Below is the breakdown of how the ALPRs will be deployed:
- 182 stationary (street/traffic lights) flock LPR devices for districts outside of downtown
- 22 Motorola stationary LPR devices in the downtown area
- 10 Motorola mobile cameras on patrol vehicles
APLR’s automatically capture all license plate numbers that come into view in a specific location at a specific time. The data, which includes photographs of the vehicle, is then uploaded to a central server. Data is purged 30 or 180 days depending on the platform.
Stationary LPRs are located in every district and were deployed using data, district intelligence and community input. Mobile LPRs are attached to marked police patrol cars, allowing law enforcement officers to capture data from license plates as they drive around the city on their shift.

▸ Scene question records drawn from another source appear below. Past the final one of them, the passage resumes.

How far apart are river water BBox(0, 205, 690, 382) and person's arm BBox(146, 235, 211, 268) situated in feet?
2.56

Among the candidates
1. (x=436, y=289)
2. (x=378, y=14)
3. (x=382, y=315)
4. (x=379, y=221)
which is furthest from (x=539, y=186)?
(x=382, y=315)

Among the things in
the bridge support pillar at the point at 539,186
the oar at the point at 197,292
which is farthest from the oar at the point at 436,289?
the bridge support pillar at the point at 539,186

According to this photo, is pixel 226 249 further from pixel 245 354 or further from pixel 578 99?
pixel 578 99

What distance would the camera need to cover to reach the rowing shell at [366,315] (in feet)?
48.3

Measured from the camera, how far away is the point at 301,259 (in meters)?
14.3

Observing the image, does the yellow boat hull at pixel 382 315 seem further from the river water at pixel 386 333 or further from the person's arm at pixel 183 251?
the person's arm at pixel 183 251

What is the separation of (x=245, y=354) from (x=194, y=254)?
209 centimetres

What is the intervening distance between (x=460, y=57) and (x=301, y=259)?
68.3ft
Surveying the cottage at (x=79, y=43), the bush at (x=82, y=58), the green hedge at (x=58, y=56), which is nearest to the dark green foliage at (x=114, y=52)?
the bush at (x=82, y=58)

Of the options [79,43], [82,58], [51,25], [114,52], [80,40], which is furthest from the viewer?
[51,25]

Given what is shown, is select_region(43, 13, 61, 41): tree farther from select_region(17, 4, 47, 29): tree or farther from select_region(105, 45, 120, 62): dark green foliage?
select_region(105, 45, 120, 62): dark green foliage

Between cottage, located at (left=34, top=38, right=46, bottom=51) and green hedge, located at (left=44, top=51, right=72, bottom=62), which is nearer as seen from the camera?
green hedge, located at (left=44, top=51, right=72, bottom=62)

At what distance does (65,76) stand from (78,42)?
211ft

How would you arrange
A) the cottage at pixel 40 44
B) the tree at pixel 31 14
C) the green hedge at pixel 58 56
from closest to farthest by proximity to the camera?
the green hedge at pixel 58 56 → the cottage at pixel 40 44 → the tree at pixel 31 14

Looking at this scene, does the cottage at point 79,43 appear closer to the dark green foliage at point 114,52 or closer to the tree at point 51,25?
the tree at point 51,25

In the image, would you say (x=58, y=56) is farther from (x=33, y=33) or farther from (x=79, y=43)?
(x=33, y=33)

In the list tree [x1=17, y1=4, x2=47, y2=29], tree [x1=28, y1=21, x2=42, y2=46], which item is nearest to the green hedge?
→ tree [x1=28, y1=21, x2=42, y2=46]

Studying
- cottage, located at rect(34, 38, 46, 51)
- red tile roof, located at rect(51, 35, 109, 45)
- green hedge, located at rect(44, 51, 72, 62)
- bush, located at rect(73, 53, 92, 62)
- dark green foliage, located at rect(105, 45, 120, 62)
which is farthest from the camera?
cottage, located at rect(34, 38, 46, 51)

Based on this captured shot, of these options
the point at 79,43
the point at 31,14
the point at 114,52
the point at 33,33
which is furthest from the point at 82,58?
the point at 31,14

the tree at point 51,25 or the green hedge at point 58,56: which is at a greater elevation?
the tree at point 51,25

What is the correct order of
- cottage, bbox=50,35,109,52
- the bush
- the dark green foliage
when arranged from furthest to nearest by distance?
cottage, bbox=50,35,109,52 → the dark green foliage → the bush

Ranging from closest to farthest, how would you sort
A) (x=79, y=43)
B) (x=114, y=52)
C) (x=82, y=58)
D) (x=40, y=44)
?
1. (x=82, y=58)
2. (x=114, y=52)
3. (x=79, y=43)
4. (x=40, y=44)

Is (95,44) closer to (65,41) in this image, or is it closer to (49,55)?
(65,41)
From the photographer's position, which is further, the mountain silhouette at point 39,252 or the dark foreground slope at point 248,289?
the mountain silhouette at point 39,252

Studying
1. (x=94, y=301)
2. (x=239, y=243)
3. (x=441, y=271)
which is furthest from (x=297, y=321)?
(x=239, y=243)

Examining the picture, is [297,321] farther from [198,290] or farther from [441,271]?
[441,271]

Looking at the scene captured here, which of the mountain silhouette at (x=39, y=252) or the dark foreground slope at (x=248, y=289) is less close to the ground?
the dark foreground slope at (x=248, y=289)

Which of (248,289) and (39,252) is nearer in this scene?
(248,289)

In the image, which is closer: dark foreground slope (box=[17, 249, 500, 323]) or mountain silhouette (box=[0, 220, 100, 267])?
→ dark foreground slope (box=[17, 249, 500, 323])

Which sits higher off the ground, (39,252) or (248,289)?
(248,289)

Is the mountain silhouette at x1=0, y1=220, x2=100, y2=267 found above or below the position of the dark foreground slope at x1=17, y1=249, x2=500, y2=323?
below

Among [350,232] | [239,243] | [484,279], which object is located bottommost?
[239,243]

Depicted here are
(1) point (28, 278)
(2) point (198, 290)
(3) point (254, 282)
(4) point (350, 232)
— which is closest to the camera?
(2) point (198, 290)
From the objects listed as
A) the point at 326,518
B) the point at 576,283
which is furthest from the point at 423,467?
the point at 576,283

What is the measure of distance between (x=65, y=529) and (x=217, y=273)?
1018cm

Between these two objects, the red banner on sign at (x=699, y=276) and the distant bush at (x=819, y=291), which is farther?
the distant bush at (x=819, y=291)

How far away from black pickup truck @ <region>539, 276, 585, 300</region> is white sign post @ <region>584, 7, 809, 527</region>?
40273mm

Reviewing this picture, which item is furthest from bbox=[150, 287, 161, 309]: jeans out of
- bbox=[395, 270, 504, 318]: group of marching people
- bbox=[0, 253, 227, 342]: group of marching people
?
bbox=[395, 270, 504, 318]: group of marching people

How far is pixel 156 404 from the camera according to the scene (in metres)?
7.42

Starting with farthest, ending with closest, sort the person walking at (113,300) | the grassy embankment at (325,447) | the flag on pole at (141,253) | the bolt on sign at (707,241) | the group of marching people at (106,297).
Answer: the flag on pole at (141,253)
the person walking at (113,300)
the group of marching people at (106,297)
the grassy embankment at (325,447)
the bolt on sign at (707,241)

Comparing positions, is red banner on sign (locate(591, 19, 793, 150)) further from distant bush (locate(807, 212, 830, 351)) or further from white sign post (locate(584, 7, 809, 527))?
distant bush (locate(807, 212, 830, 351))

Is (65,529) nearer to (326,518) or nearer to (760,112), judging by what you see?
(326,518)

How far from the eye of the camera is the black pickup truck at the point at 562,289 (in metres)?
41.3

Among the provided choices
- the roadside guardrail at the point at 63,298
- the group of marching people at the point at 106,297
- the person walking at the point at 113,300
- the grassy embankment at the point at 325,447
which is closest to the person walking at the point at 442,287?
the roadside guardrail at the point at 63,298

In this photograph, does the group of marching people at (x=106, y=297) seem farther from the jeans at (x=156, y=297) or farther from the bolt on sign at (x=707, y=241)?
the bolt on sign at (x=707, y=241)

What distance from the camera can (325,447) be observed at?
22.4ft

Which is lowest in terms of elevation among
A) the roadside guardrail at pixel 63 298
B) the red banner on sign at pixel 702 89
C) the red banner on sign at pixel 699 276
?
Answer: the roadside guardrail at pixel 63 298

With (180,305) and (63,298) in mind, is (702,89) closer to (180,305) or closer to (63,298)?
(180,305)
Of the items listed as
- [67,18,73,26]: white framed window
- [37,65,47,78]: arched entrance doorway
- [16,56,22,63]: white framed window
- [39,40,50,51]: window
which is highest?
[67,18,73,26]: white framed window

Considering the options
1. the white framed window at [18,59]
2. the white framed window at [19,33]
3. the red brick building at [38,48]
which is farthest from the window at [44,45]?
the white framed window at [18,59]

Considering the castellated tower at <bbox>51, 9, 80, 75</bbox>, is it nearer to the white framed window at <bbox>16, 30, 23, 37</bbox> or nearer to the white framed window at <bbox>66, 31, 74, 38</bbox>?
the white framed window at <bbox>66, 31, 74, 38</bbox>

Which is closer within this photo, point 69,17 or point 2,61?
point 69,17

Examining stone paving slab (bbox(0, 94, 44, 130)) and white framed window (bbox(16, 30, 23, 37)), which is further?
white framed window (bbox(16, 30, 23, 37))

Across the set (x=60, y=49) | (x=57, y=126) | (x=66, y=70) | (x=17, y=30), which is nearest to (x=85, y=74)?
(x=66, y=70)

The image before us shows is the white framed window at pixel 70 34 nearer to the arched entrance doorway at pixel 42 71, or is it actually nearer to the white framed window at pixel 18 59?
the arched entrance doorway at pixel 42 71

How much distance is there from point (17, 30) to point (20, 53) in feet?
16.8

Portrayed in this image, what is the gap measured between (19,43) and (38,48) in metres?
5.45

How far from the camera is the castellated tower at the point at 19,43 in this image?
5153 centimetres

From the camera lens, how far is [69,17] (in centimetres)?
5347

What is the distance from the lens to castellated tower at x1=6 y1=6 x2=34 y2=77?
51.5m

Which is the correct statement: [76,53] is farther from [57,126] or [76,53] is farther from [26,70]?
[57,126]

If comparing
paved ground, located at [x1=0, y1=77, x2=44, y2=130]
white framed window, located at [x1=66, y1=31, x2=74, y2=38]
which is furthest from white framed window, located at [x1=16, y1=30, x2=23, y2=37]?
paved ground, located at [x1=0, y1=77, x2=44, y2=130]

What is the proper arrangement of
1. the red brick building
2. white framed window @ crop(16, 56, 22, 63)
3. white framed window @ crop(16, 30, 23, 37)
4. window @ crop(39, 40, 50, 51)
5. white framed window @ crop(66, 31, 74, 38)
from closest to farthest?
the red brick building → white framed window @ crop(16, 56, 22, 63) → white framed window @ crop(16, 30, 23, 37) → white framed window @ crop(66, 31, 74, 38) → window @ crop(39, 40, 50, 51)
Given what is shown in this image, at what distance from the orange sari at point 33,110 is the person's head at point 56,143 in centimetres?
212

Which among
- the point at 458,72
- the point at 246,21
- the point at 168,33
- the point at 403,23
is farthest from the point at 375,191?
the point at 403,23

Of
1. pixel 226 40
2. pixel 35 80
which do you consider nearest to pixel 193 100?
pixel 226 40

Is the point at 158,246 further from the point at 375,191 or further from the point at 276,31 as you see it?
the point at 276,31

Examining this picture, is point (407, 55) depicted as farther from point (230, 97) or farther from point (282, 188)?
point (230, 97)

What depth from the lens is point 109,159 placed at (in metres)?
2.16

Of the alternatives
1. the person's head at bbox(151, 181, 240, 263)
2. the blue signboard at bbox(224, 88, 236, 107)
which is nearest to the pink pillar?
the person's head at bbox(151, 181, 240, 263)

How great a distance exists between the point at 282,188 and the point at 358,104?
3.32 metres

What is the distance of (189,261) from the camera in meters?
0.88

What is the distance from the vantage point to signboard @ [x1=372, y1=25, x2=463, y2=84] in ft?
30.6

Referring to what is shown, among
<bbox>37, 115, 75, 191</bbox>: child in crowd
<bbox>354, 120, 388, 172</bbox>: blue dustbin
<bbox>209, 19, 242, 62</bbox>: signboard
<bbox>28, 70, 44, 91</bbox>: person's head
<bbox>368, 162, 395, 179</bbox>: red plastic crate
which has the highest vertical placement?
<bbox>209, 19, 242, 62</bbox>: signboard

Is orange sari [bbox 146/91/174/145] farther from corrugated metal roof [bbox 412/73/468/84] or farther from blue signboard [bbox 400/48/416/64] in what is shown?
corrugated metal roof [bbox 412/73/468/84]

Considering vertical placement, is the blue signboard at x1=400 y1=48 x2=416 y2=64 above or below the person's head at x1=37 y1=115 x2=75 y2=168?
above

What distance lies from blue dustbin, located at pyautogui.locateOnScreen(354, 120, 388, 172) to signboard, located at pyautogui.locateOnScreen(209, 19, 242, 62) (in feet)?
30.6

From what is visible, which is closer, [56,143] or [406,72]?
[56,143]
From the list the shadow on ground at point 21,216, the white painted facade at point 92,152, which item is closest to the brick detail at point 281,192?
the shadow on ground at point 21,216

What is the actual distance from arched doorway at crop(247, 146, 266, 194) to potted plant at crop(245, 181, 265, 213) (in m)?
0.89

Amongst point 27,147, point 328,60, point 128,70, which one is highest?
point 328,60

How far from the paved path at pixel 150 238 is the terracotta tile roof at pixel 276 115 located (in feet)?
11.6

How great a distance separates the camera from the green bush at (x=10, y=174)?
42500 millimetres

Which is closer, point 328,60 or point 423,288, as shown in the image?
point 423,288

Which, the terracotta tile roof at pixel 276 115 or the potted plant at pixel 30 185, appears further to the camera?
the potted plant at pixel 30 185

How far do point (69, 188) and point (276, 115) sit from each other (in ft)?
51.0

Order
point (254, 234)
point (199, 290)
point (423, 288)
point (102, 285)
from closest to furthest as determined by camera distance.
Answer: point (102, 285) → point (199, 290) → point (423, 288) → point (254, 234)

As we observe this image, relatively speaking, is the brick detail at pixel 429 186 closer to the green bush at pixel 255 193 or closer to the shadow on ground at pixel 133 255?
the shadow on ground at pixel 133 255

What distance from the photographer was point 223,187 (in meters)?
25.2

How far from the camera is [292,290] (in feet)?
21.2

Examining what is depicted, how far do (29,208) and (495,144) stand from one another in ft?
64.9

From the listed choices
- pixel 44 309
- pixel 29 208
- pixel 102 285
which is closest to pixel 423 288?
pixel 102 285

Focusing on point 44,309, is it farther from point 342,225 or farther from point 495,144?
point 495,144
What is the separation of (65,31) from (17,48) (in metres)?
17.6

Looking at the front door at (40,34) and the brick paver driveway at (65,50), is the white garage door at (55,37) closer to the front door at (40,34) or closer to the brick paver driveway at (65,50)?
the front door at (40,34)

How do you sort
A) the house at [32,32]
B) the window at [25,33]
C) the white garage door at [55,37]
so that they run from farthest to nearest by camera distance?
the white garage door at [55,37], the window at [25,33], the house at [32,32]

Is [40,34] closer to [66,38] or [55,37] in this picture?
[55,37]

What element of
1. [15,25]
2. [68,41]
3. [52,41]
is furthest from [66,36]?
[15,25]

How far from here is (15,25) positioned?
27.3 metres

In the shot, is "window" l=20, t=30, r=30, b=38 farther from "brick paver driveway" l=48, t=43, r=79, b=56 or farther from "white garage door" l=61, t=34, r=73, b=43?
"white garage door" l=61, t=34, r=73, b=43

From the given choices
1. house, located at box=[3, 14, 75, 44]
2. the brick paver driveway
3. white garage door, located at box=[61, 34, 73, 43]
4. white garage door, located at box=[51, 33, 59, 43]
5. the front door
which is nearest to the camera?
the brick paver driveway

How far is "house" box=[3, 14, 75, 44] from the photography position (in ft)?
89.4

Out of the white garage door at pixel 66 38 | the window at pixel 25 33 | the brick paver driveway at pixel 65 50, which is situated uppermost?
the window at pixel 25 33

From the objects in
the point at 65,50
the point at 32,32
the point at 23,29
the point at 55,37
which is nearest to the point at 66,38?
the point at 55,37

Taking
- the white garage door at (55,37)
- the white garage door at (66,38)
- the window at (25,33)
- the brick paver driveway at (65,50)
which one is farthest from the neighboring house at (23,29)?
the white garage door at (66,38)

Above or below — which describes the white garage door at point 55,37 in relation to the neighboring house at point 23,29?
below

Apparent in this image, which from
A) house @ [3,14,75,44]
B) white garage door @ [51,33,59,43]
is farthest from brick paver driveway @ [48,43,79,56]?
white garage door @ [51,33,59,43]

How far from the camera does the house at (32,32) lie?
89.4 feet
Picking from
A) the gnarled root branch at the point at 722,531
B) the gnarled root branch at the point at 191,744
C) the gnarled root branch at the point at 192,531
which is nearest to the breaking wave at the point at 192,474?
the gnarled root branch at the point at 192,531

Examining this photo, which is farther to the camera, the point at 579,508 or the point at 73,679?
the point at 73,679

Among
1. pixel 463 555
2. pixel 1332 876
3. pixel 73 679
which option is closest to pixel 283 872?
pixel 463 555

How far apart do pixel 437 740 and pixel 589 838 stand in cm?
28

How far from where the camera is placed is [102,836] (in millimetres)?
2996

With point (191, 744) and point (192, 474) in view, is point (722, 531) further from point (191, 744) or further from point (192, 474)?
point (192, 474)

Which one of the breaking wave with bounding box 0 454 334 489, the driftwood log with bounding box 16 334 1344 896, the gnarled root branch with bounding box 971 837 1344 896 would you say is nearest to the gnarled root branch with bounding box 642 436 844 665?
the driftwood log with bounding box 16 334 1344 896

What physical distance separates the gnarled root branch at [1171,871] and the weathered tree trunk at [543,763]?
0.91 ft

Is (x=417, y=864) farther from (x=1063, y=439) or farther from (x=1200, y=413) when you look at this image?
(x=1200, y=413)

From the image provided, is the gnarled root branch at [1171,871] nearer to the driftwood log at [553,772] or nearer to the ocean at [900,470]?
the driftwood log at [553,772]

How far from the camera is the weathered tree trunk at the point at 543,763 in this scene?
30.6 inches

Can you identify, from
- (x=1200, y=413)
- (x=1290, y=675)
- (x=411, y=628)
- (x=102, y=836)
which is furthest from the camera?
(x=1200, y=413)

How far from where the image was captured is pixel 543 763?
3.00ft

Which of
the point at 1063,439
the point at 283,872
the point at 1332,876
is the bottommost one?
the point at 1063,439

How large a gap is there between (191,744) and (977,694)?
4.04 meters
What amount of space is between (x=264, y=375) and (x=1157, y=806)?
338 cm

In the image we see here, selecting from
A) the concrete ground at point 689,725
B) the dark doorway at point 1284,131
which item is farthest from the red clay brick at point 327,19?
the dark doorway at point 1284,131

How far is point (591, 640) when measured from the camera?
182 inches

This year alone in the downtown area, the total number of LPR detections is over 15 million.
“This technology has already proven to be successful in various incidents. It allows investigators to focus in on a vehicle, make or model after a crime has occurred or a person is at risk. It has been useful in various calls ranging from domestic violence to homicides, from missing person cases to reckless driving and fatal hit-and-run investigations. It has also proven to corroborate and refute witness statements,” Thomas said.
Mayor Hogsett announced a comprehensive violence reduction plan in fall 2021, powered by $150 million in American Rescue Plan funds unanimously approved by the City-County Council. The plan emphasizes law enforcement investments, including $9 million in modern policing technology, 100 new IMPD officer positions, and up to 40 IMPD civilian positions to cover non-emergencies.